PROBLEM
Answer the following questions using the weather-data code below, one answer per line.
1. What station code is passed to riem_measures?
2. What value replaces a Temperature of 0?
3. Which function is applied to p01i to produce Precipitation?
**** DOCUMENT SEGMENT
The weather data by time is plotted below:

weather.Panel <- 
  riem_measures(station = "PHL", date_start = "2019-04-01", date_end = "2019-07-01") %>%
  replace(is.na(.), 0) %>%
    mutate(interval60 = ymd_h(substr(valid,1,13))) %>%
    mutate(week = week(interval60),
           dotw = wday(interval60, label=TRUE)) %>%
    group_by(interval60) %>%
    dplyr::summarize(Temperature = max(tmpf),
              Precipitation = sum(p01i),
              Wind_Speed = max(sknt)) %>%
    mutate(Temperature = ifelse(Temperature == 0, 42, Temperature))


grid.arrange(
  ggplot(weather.Panel, aes(interval60,Precipitation)) + geom_line() + 
  labs(title="Percipitation", x="Hour", y="Perecipitation") + plotTheme,
  ggplot(weather.Panel, aes(interval60,Wind_Speed)) + geom_line() + 
    labs(title="Wind Speed", x="Hour", y="Wind Speed") + plotTheme,
  ggplot(weather.Panel, aes(interval60,Temperature)) + geom_line() + 
    labs(title="Temperature", x="Hour", y="Temperature") + plotTheme,
  top="Weather Data - Philadelphia PHL - April~June, 2019")
********
**** PROVIDED RECORDS
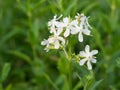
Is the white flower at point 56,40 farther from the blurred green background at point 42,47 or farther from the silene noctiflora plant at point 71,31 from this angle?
the blurred green background at point 42,47

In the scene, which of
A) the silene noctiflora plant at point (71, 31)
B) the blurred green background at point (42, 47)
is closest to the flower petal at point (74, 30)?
the silene noctiflora plant at point (71, 31)

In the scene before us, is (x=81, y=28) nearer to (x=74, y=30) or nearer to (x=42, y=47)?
(x=74, y=30)

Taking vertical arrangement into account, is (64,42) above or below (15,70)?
below

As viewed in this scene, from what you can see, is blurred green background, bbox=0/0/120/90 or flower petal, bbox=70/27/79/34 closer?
flower petal, bbox=70/27/79/34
********
WRITTEN ANSWER
1. PHL
2. 42
3. sum